Previous studies had focused on the achievement of pCR with regard to different RTPs on the MRI. Goorts et al. observed the RTP of 80 breast tumors halfway through NAC and reported that the shrinkage pattern during NAC could more accurately predict pCR [17]. Ballesio et al. investigated 51 breast tumors and found the association of concentric pattern-HER2 type-pCR and mixed pattern-luminal type- residual disease [18]. Interestingly, Fukada et al. analyzed the prognosis of low-grade luminal breast cancer after NAC based on the RTP [5]. An excellent DFS and OS were observed in tumors with a concentric pattern in both the developmental and validation sets [5]. The main difference between the previous studies and our study might be the patient cohort for analysis—we excluded pCR cases at first, as well as the radiologically stable disease, progressive disease, and cases with a complete response; cases with radiologic partial response alone were selected. In our study, we expected that different RTPs might show different clinicopathologic characteristics, however, no differences were found in the tumor characteristics or clinical outcomes.
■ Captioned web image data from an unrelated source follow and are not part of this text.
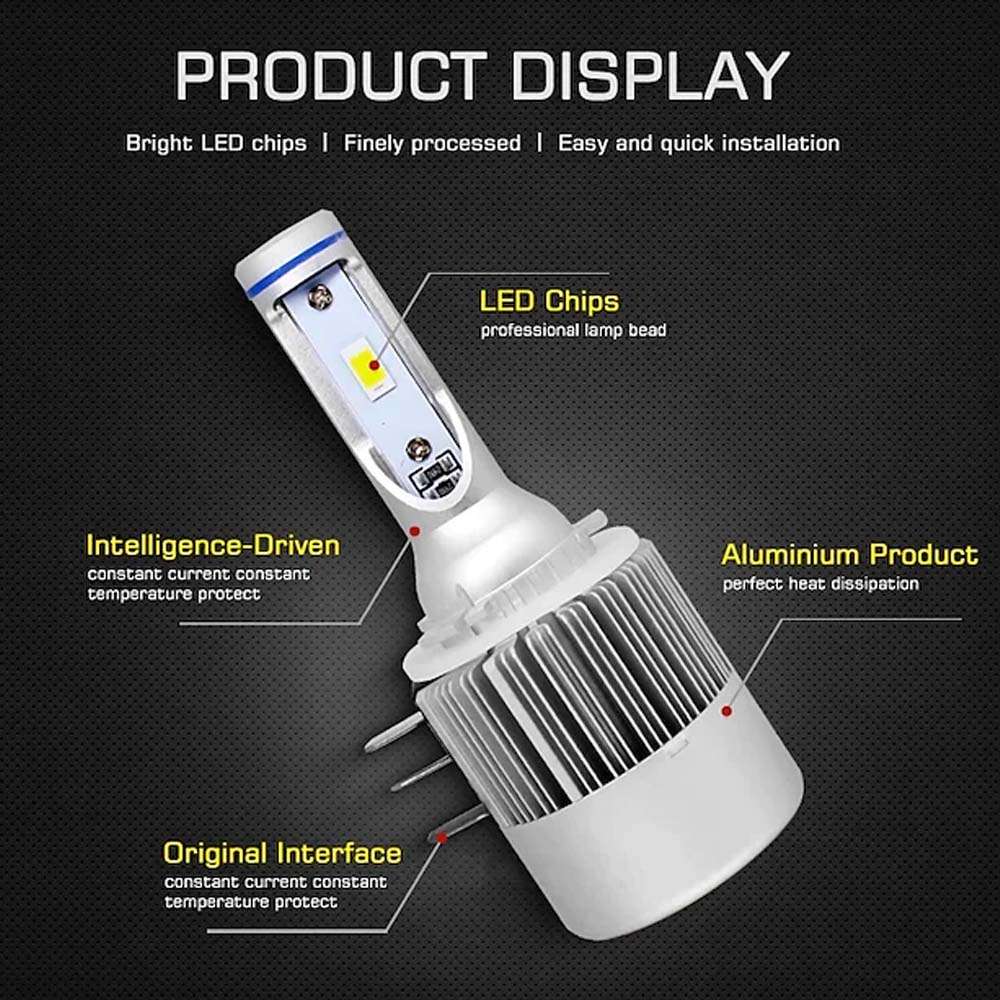 (C6-H15) (LED) Headlight Bulbs Set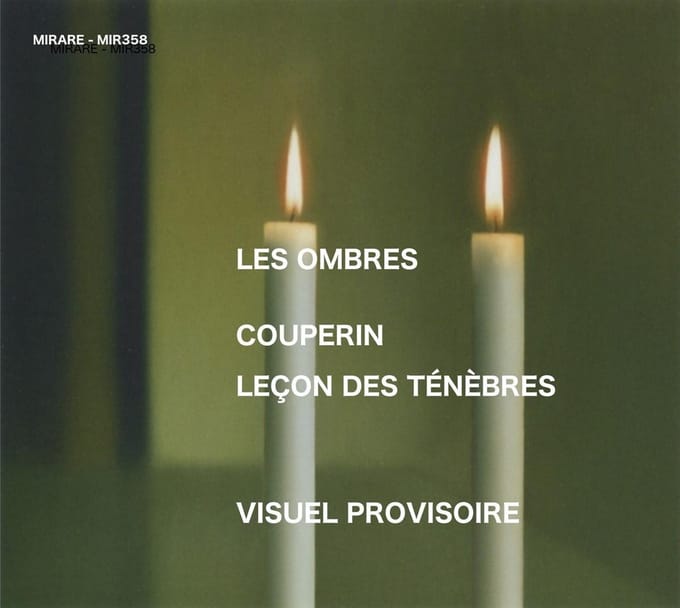 Les Ombres - Leçons De Ténèbres (CD)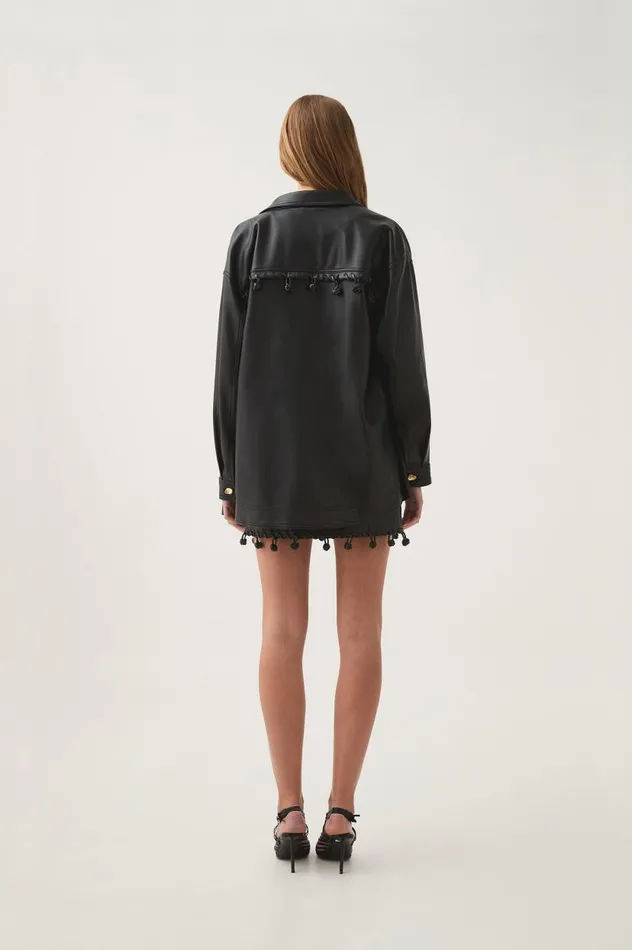 Aje Tops Unity Braided Knot Shirt Black 8211 Women Aje Tops Unity Braided Knot Shirt Black 8211 Women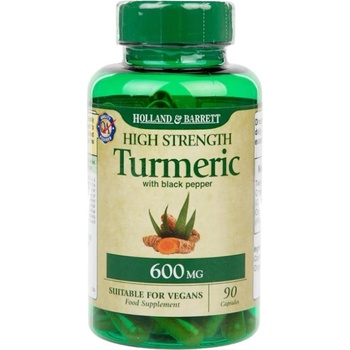 Holland & Barrett High Strength Turmeric 600 mg | With Black Pepper [90 капсули]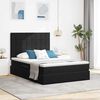 vidaXL Bett mit Stauraum und LED mit LED Schwarz 140 x 200 cm Samt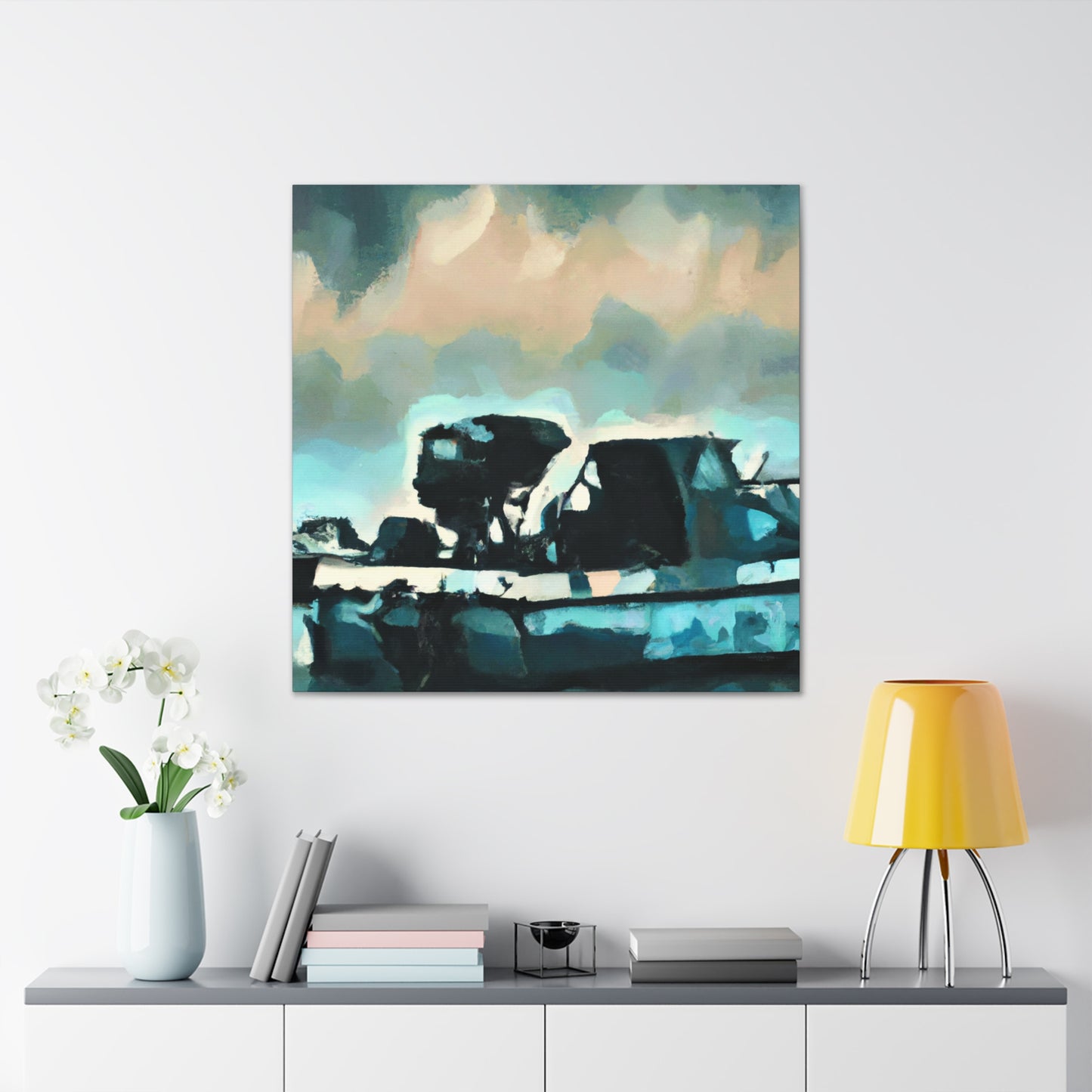 "Fishing Boat Reflection Bright" - Canvas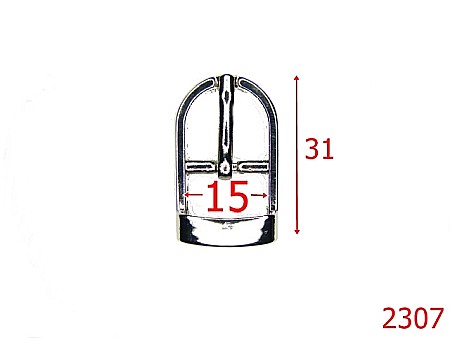 Catarame - 2307/CATARAMA  CU PUNTE 1.5 CM ,ZAMAC/ NICHEL-15-mm---nichel---6D3--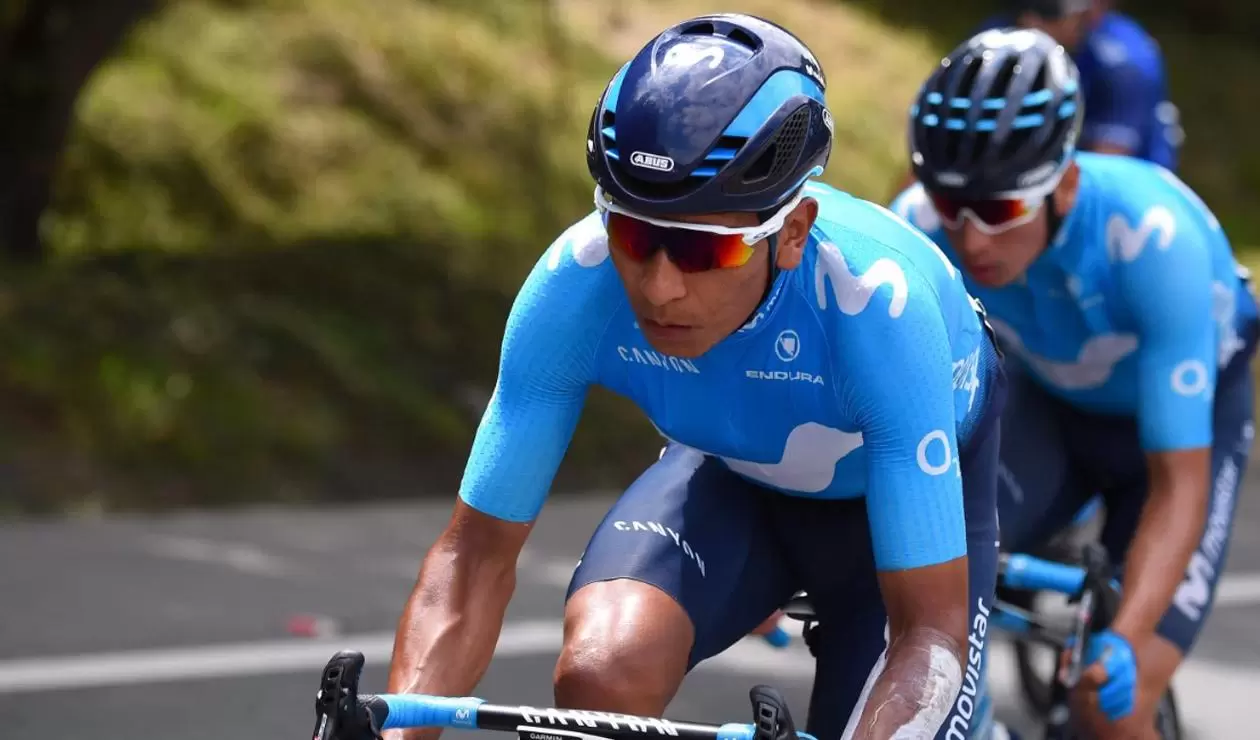 Nairo Quintana, ciclista del Movistar Team en el Tour de Francia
Our study had a few limitations. First, it was a retrospective study with a small sample size, a short follow-up time, and the enrolled patients received uncontrolled treatments. There was a higher proportion of the TNBC subtype in our study than that observed in the real world, which could have led to selection bias. Second, our study had limited information about proliferative marker indices such as the Ki-67 labeling index and tumor infiltrating lymphocytes (TILs) in pre-treated biopsy tissue [19,20]. Both TILs and the Ki-67 labeling index are significant predictive markers for the NAC response. However, as our hospital is a tertiary referral institute, the slides were returned to the referring hospitals after review. Thus, a thorough pathologic review of the pre-treated biopsy slides was difficult. Furthermore, for older data dated before 2016, the pathologic evaluation of treated specimens was also limited—there was no information on proliferative markers, TILs, or the residual cancer burden index. Despite these limitations, our study revealed that there was no difference in the baseline characteristics and survival outcomes based on RTP in patients with radiologic partial response, excluding pCR.

5. Conclusions

In conclusion, radiologically different RTP has no prognostic effect in breast cancer patients receiving NAC. Further prospective studies are needed to validate the survival outcome according to the RTP in breast cancer patients with residual disease after NAC.